Great post and yes the certification testing lab is one of the three primary revenue sources apt listed in their prior prs. The other two being their recreational vehicles (motovox) and their propulsion systems (smart carb and sonic flow). Very excited to get the lab up and generating revenue. Thanks for the helpful numbers. I'll look closer at the company website you posted tomorrow and see if I can come up with a revenue estimate for the lab if the other company has any volume figures available.
That and the 2M in tax credits they claimed from frozen's years of losses.
Agreed but throw in gross margins! Want to make sure we are making a marginal profit on the sale of each SmartCarb and Motovox unit and would like to see that margin going up over the years. Once we know these two pieces 1. How much do we make when we sell something vs. how much does it cost to make and 2. How many of them are we going to sell? Then we will know the strength of the company.
Agreed. Look at the 3d printing companies and it's the same idea. Great products with high demand and growth projected for years to come. All trade on the big boards at very high price to sales multiples.
Me too!
That would be great if they were profitable but I don't know if they will be there yet. They are spending a lot of money to increase capacity. They are in the middle of a $26M expansion effort. You don't spend that kind of money and stay in the green. But it is all because of the crazy demand they are seeing. They need to scale up which will improve margins while increasing revenues which moves them further toward profitability in the future. To me this is still a "story" stock. Game changing products, incredible organic growth due to high demand.
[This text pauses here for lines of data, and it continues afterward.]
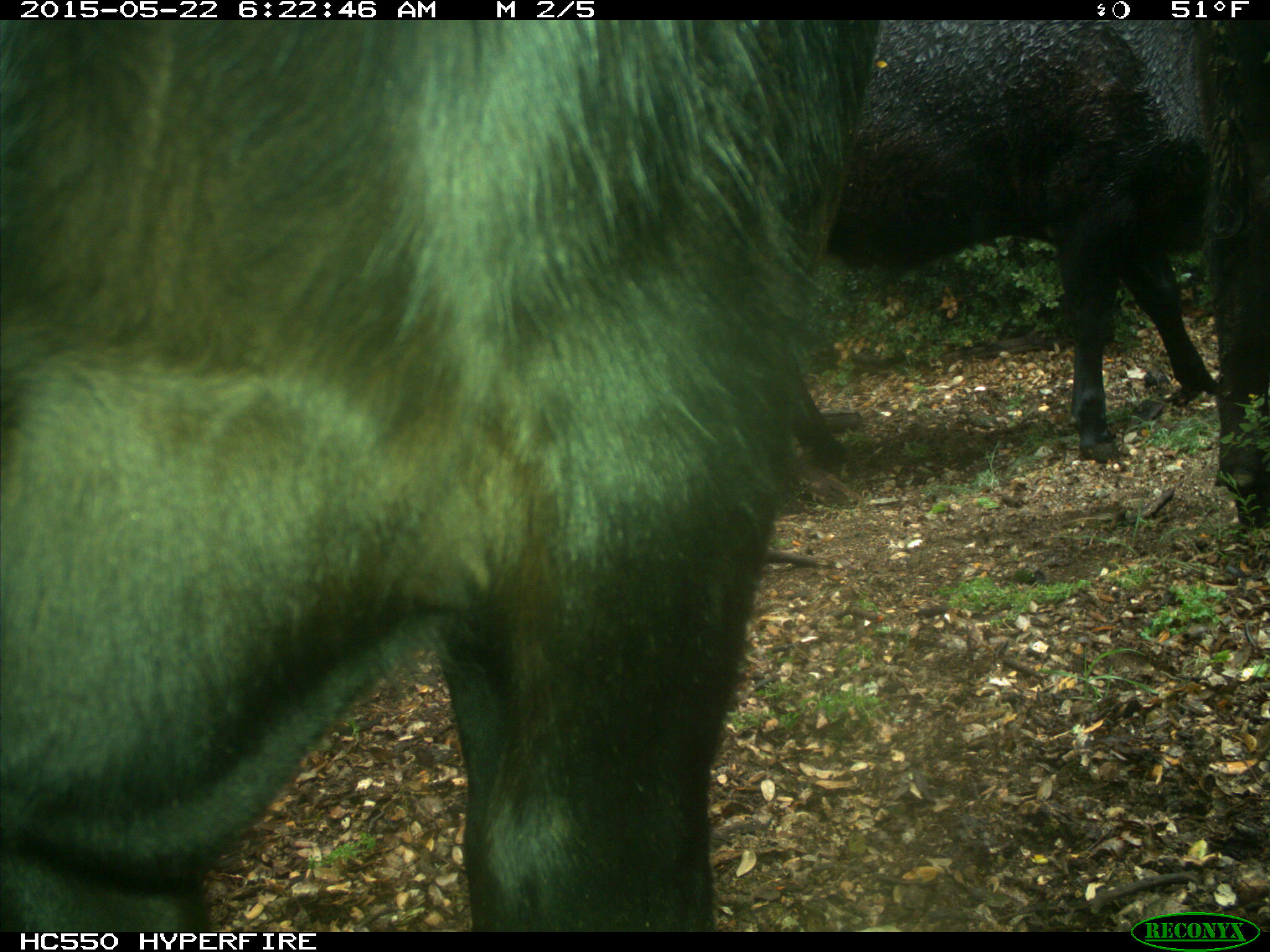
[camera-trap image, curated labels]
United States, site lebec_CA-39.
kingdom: Animalia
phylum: Chordata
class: Mammalia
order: Artiodactyla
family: Bovidae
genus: Bos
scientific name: Bos taurus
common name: domestic cow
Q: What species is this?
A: Bos taurus (domestic cow).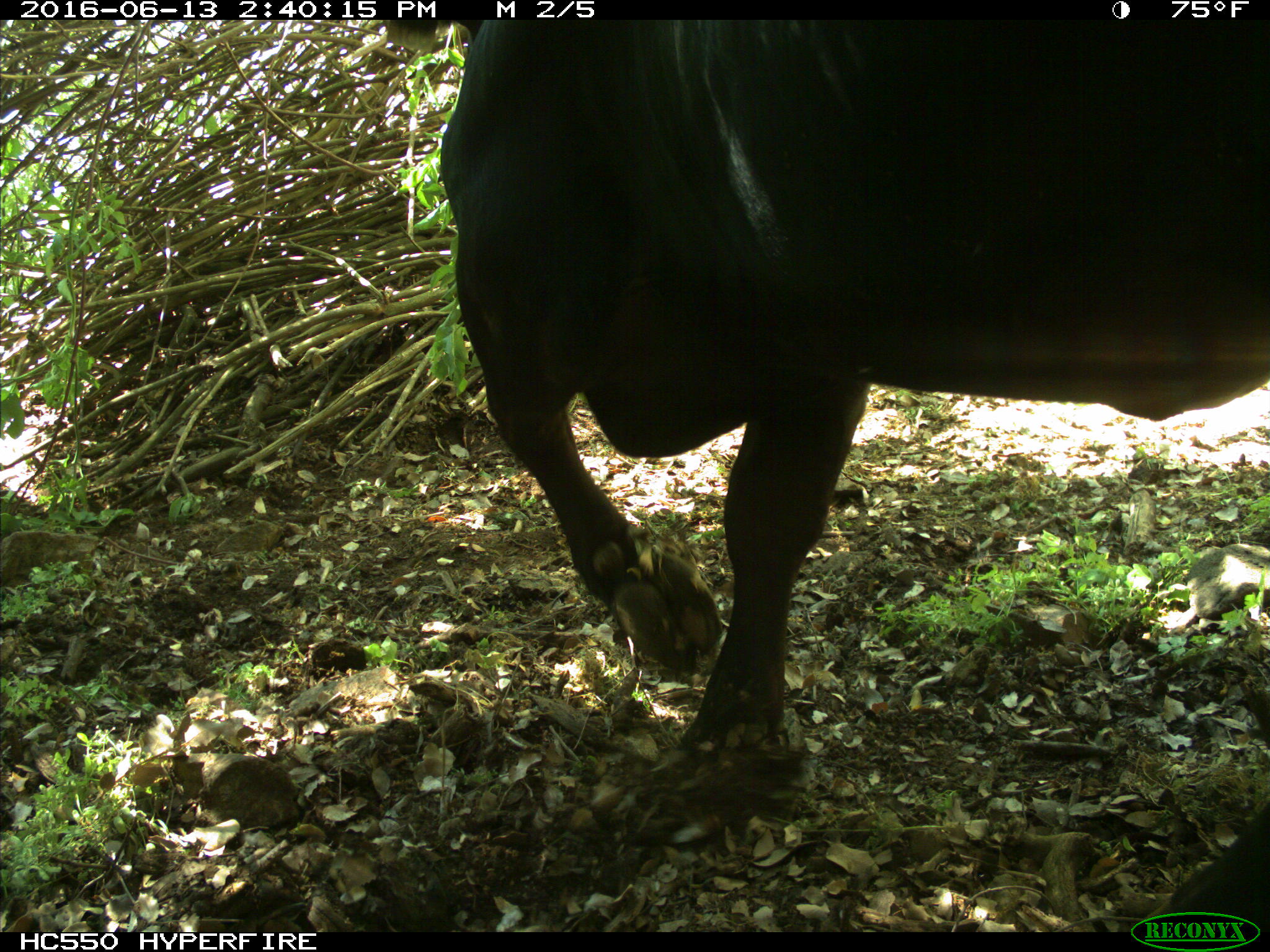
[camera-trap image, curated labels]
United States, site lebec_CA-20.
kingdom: Animalia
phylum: Chordata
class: Mammalia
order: Artiodactyla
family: Bovidae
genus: Bos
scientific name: Bos taurus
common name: domestic cow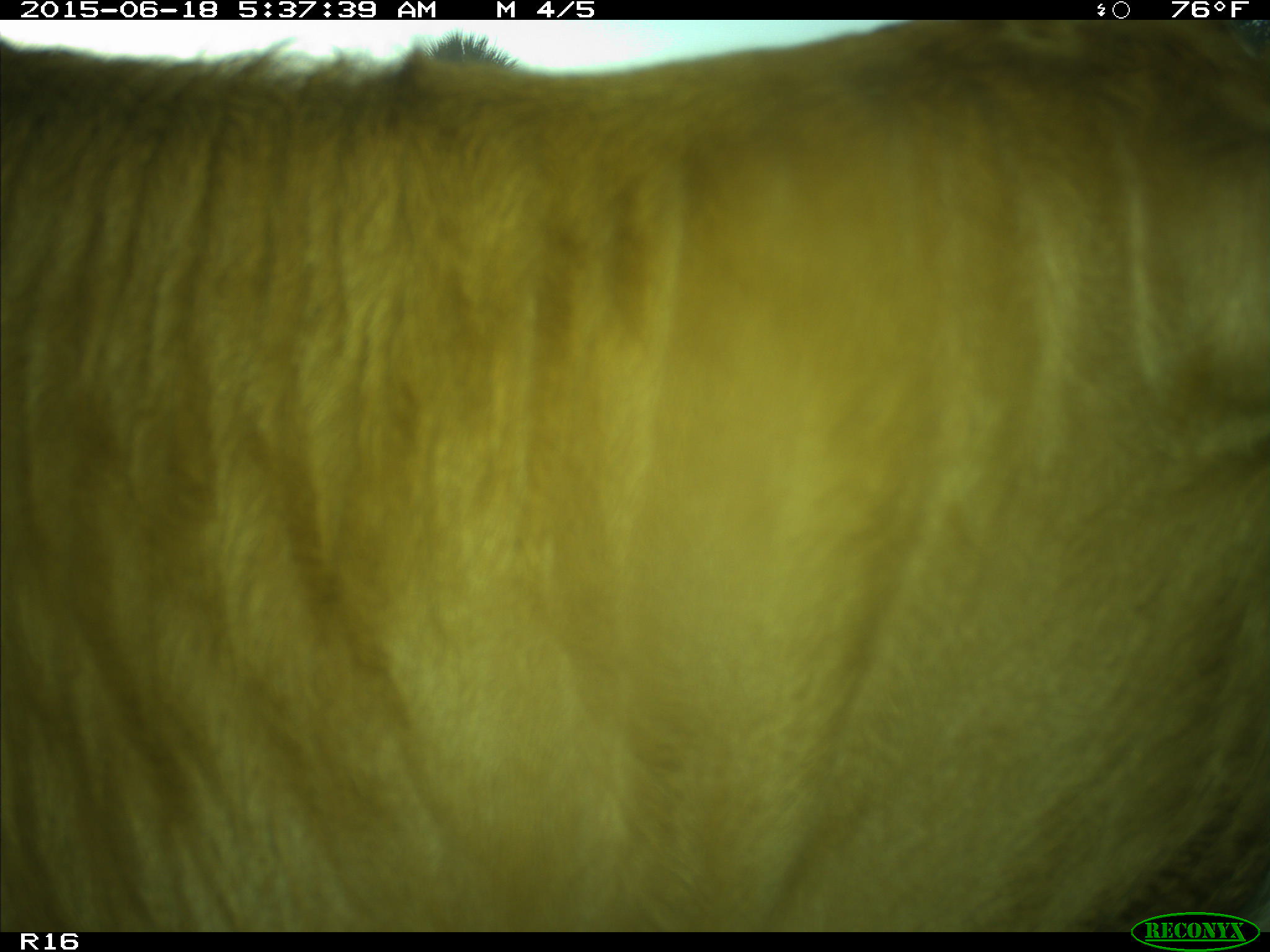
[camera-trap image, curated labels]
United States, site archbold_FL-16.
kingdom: Animalia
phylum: Chordata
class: Mammalia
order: Artiodactyla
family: Bovidae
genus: Bos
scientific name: Bos taurus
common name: domestic cow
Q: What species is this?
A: Bos taurus (domestic cow).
APT is not debt free and it doesn't matter.
Please remember people the audited financials do not have to be debt free for them to be "good". This is a 3 year old company, there's almost no chance we are debt free even with all the debt we have paid off. You have to buy buildings and machines and hire workers and develop products and do all those costly things before the money starts rolling in. APT is now at the point where the money has started rolling in but there's no way they have made up for all those start up costs yet. AND THAT'S OK!!!
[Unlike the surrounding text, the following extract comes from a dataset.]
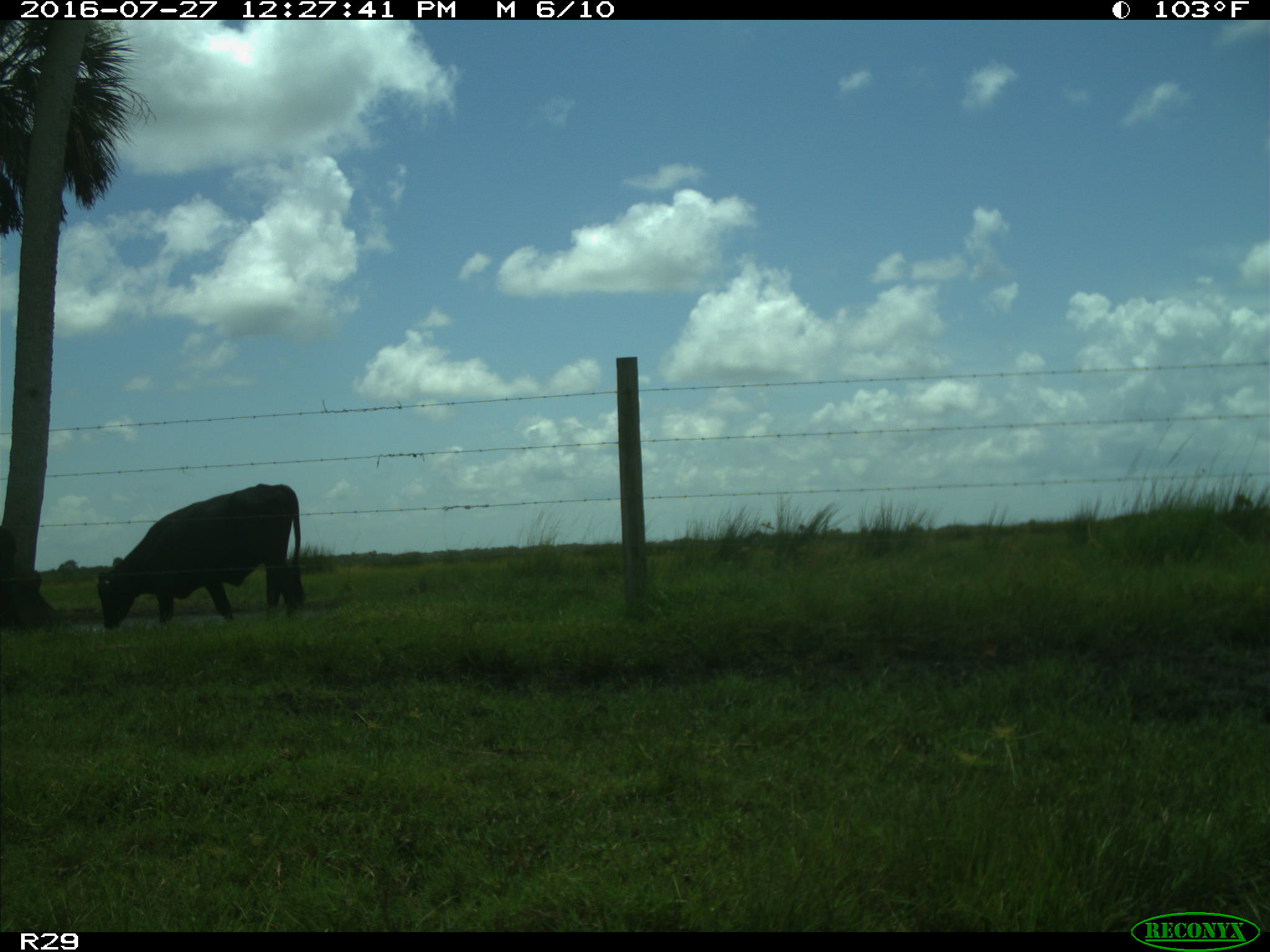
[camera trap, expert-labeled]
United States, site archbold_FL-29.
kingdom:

What we need to look at is revenue growth past and predicted, gross margins, and the breakdown of expenses. Things like large marketing/selling or R&D costs will be fine for APT that's what they should be focusing on. Things like $5M a year to Troy Covey in salary would be bad. That is wasteful and unwarranted.
More than anything these guys should be valued on potential. The most important thing right now is probably the contracts that they have with OEM's and what their current capacity is and plans for expansion. This company should not be valued on the financials but rather on the contracts and the game plan for the future in my opinion.
Just want to get this out there because a lot of people are acting like APT has to be debt free to be worth investing in and that's ridiculous. Invest in the management (which looks really strong especially for OTC and at this price), invest in the products (SmartCarb, SonicFlow, Generators, Motovox), invest in the growth story (My guess is these guys are growing at an average of 40% per year based on what they have announced and predicted so far. That is Awesome!!!).
Don't pin all your hopes and dreams on them being debt free! It doesn't matter if there is debt so long as it isn't the wrong kind of debt which they have been taking care of.
Using one of my fifteen posts to say how happy I am to ignore hamberlin!